From Distance Education to e Learning: Philosophical and Design Imperatives

Ranga Venkatachary

Tata Interactive Systems




The questions addressed in this paper stem from the paradigm shift which engendered ‘life long’ learning. Distance Education models and e Learning practice share the philosophical framework of Open Learning. The design imperatives of e Learning have been shaped by ICT. The divergence as a design imperative is of relative significance. The principle of ‘theory neutrality’ in designing reusable learning objects is questionable from the viewpoint of instructional efficacy. The paper argues that scope and sequence are significant factors in the process of designing learning objects. They determine the bonding characteristics of the objects and thus dictate the manner of their reusability.

Key words

Distance education, open learning, lifelong learning, ICT, e-learning


This paper addresses the issues of convergence and divergence between the Distance Education models and e- Learning practice. The complexity (and therefore the interest) in these issues stems from the fact that both share the same point of origin. They have been engendered by the Open Learning philosophy. The paper argues that e- Learning is but a logical extension of the same philosophical framework and the divergence is only a design imperative.

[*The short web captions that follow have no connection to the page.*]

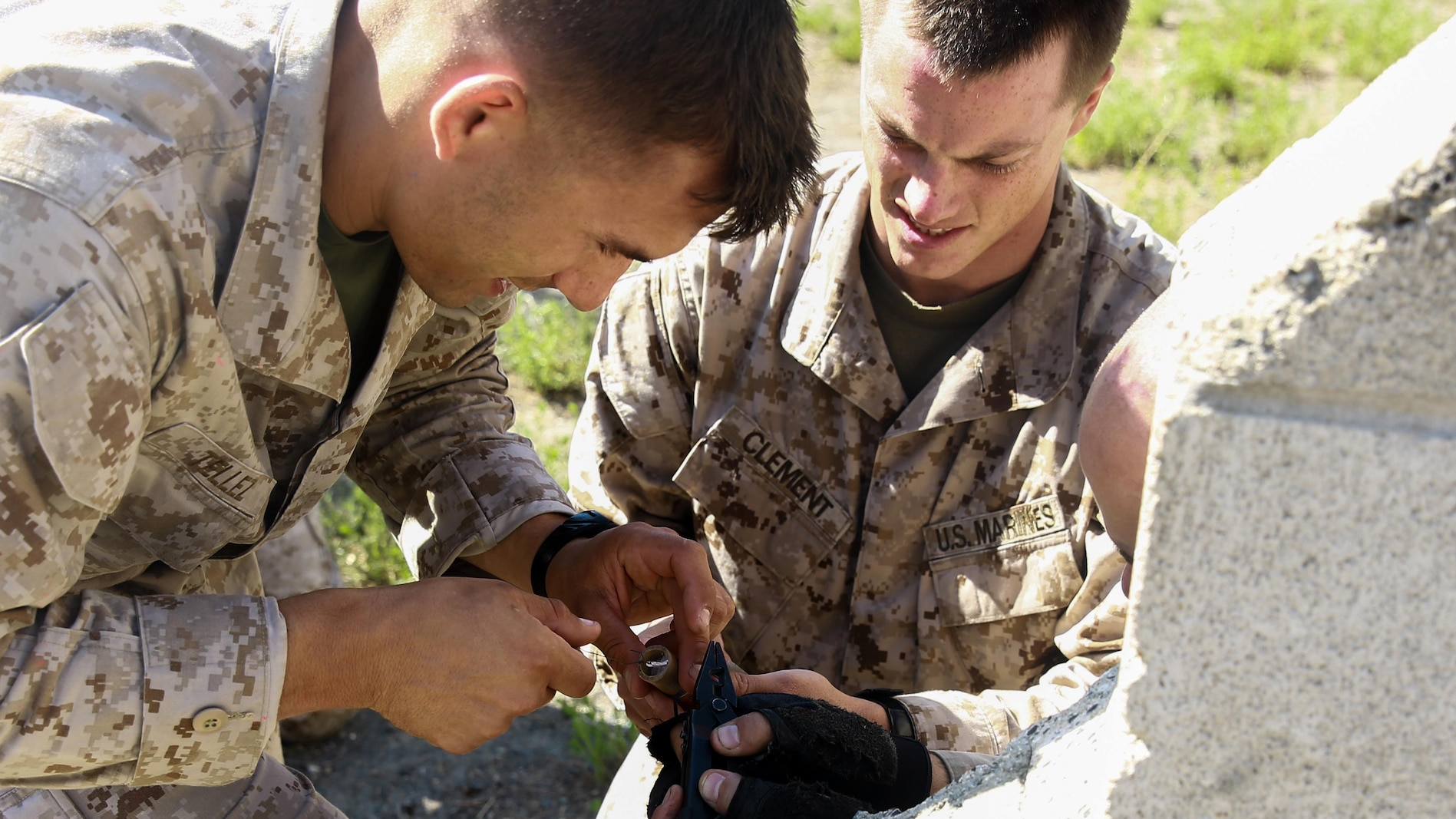 Marines with 1st Battalion, 7th Marine Regiment, and 2nd Battalion, 7th Marine Regiment, set a simulated booby trap to alert nearby Marines when an enemy is attempting to infiltrate their position during the culminating event of 1st Marine Division Schools' Urban Leaders Course at Marine Corps Base Camp Pendleton, Calif., Aug. 12, 2015. The course is a 15-day period of instruction that includes classwork, combat marksmanship and physical training executed in a simulated urban combat environment.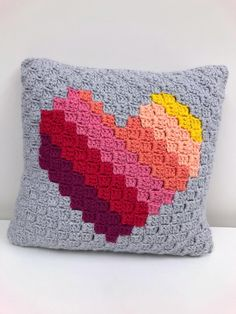 Crochet Blankets Design The Love Heart cushion is a simple but striking design, made using Paintbox Simply Aran it makes a perfect piece of home decor! Find this pattern and more crochet inspiration at LoveCrochet. C2c Crochet Blanket, Crochet Pillow Pattern, Crochet For Beginners Blanket, Crochet Stitches Patterns, Crochet Motif, Crochet Blankets, Free Crochet, Crochet Home, Crochet Crafts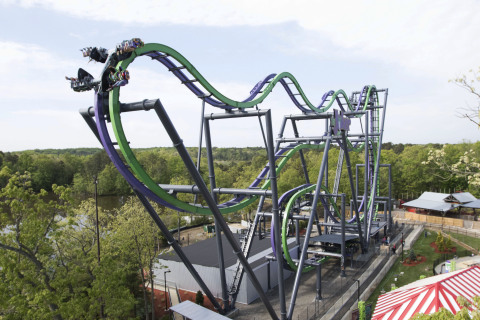 "The Joker: 4D Free Fly Coaster will open in 2017 at Six Flags New England. After being lifted straight up a 120-foot hill, this 4D Wing Coaster challenges riders to ""face their fears"" as they flip head-over-heels from four to eight times along the weightless, tumbling journey. Along the way on this 4th dimension free-fly coaster, thrill seekers experience exhilarating coaster hills and unexpected drops along with an interactive ride experience, making it a different sensation each time guests ride. The Joker: 4D Free Fly Coaster allows adrenaline seekers to soar outside the confines of the track for an all-new coaster riding experience. (Photo: Business Wire)"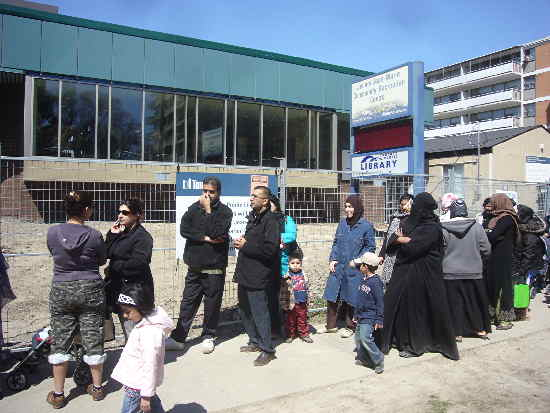 Queue of people outside community centre and library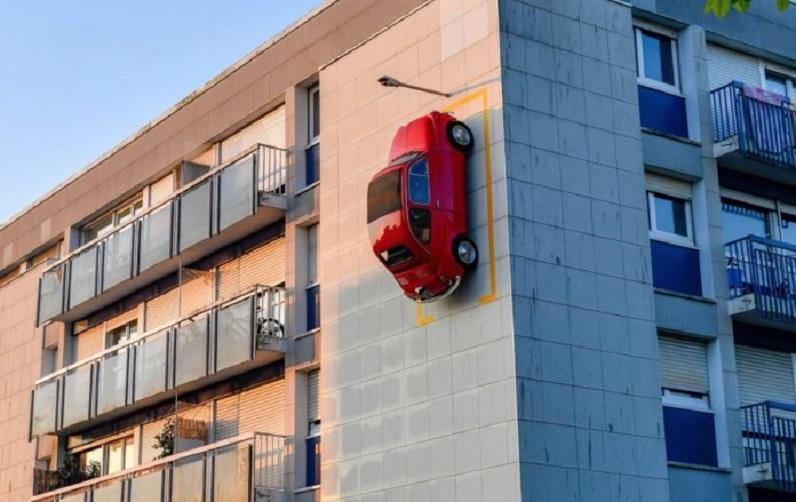 Red Fiat 500 parked on the facade of a building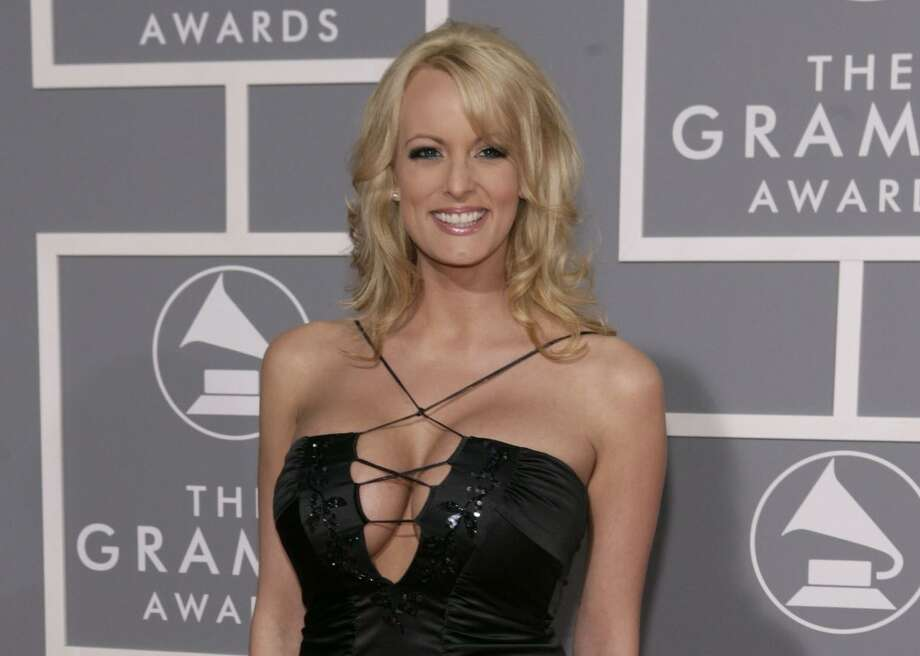 Porn starStormy Daniels, alleged to have an affair with Donald Trump before the 2016 presidential election, arrives for the 49th Annual Grammy Awards. She has apparently gained entree into the Hollywood glitterati — a stark contrast to the life our real heroes lead as members of the military. Photo: Matt Sayles /Associated Press / Sayles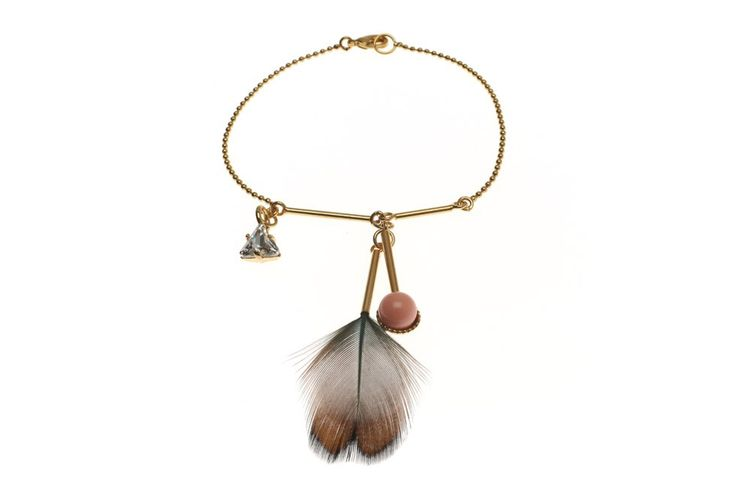 Light like a summer breeze and with an easy hippie-esque touch this pearl and stick chain bracelet is the perfect companion for summer. Wear it alone or combine it with other feather pieces available in this collection to create an individual look.  COLOR Gold, Crystal, Pink MATERIAL Brass 23CT gold plated, Swarovski Crystals, Swarovski Crystal Pearls, Feathers SIZES Please find the detailed size chart below  All our products are entirely manufactured in Germany, with every single piec...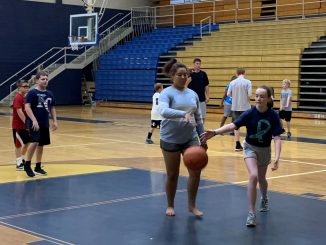 Girls are shown bouncing a basketball on the court with other players in the background.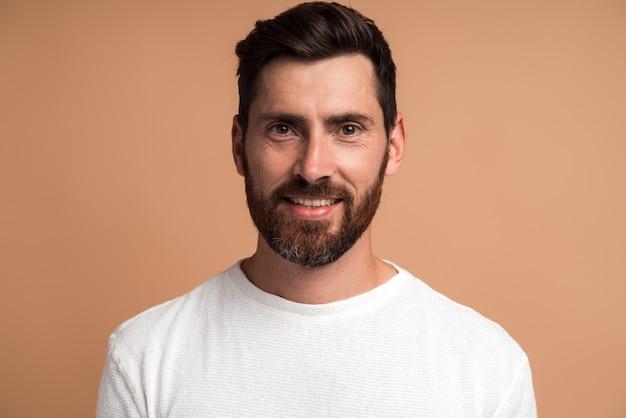 Portrait d'un bel homme gai en chemise blanche regardant la caméra, se sentant joyeusement comme s'il avait une idée intéressante. studio shot isolé sur fond beige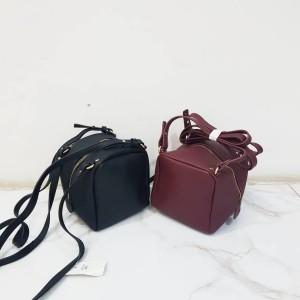 Cubical leather sling bag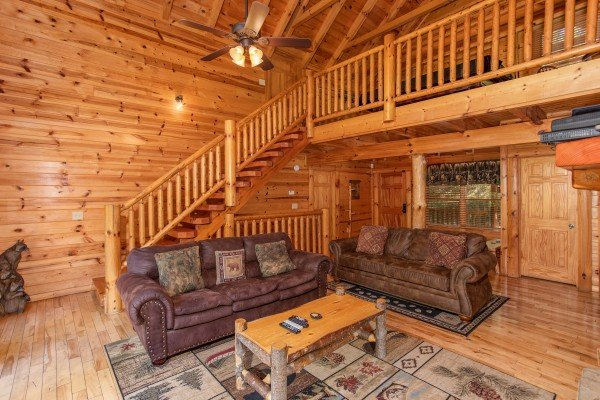 Two sofas in the living room Log Wild! A 4 bedroom cabin rental located in Pigeon Forge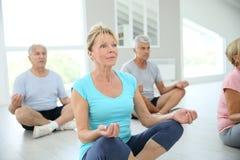 Ältere Leute, welche die entspannende Meditation tun Stockfotos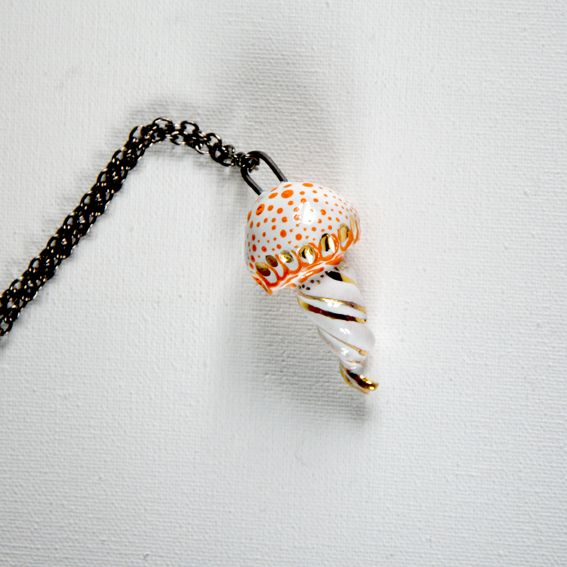 Orange gold jellyfish necklace.  This little jellyfish can't wait to swim around the world with you.  This item is 100% handmade high quality ceramics, glazed. Three times fired. Decorated with genuine gold. Comes with chain.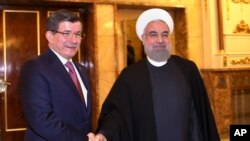 حسن روحانی رئیس جمهوری اسلامی ایران و احمد داووداوغلو نخست وزیر ترکیه در تهران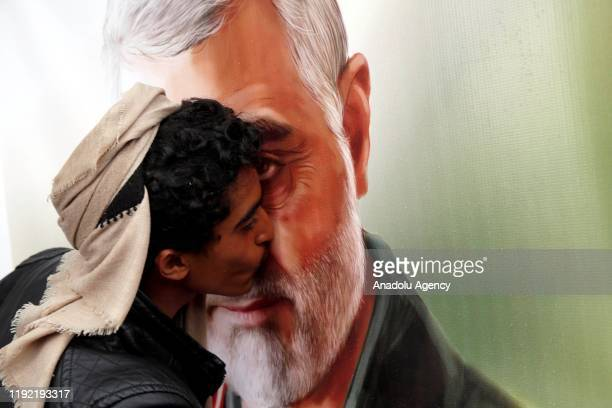People gather to protest the US air strike in Iraq that killed Iranian commander Qasem Soleimani who headed Iran's Revolutionary Guards' elite Quds...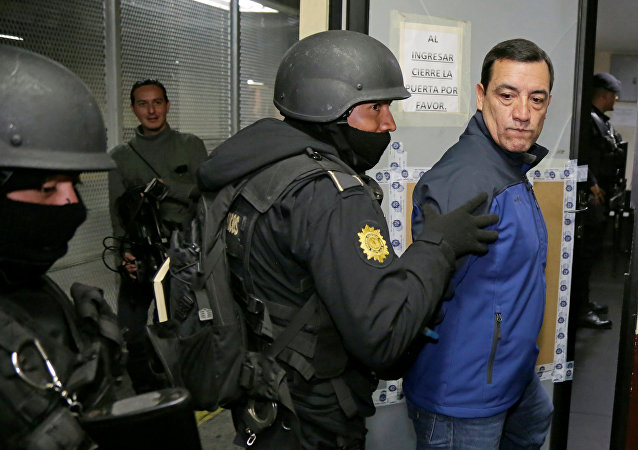 Policemen escort former Guatemalan Minister of Defense William Mansilla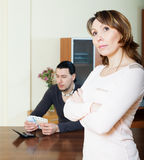 Sad woman against man with money Stock Photography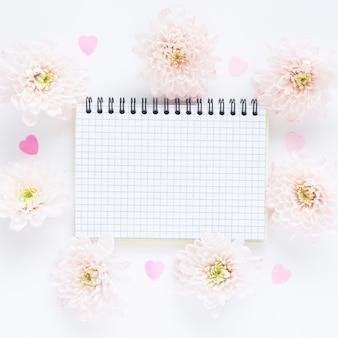 Offenes kariertes notizbuch auf einer quelle und sanft rosa blüten von chrysanthemen und plastikherzen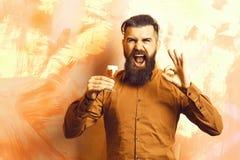 Gebaarde mens, lange baard Brutale Kaukasische gelukkige hipster die met snor in bruin overhemd alcoholisch rood geschoten houden stock afbeelding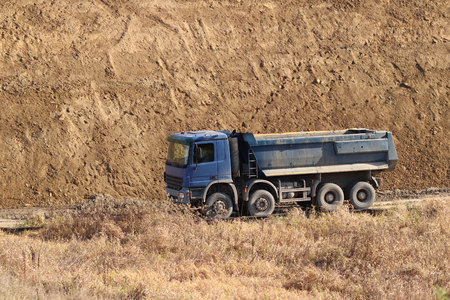 A heavy four-axle dump truck of blue drives along a dirt road against the background of a clay embankment. Career and road works. Driver's profession. Transportation of materials for the landscape.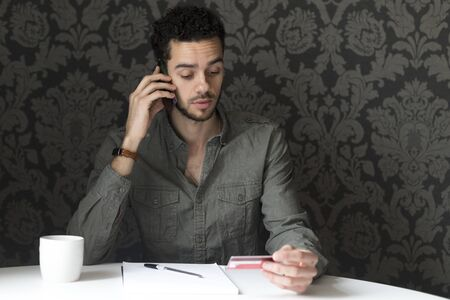 shopping card: Young man sitting at the table at home, using his smartphone and his bank card to pay bills over the phone. Stock Photo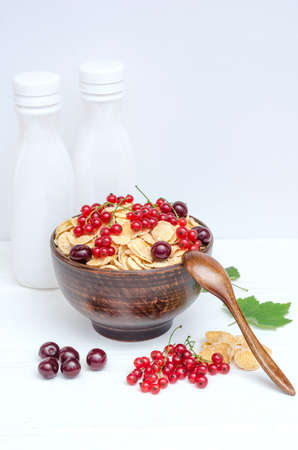 Fresh cornflakes with currants and cherries in a round bowl on a white wooden background.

Open Learning: Conceptual Framework

The advent of the Open Learning philosophy and distance education models in the latter half of 20th century spelt a major paradigm shift in the socio cultural and economic connotations of education. Stepping out in the open from the campus-based instructional model into the ‘life long learning’ mode triggered many changes in the strategic and operational aspects of instruction. In addition, it altered the perceptions and roles of the teacher and the learner in a fundamental way. Distance education models address the conceptual rubric of ‘life long learning’ through

Openness (in terms of access)

Flexibility (in terms of time, geographical boundaries and learning pace/styles)

The systemic approach to curricular and instructional design resulted in

Integrated self instructional materials (Rowntree, 1986)

The notion of ‘dialogue’ and collaboration in learning (Evans and Nation, 1989)

The move away from the uni -directional ‘acquisition’ to multi directional ‘guided discovery’ as the preferred learning methodology (Laurillard, 1995)

The notion of ‘dialogue’ is relevant to this discussion in so far as it introduces and advocates the idea of a dynamic learning community. The methodological practice in Distance Education institutions (single mode and dual mode) has brought into focus, albeit in a seminal form, the concept of a network of learners engaged in the negotiation and construction of knowledge as opposed to a group of uncritical accumulators of content/knowledge.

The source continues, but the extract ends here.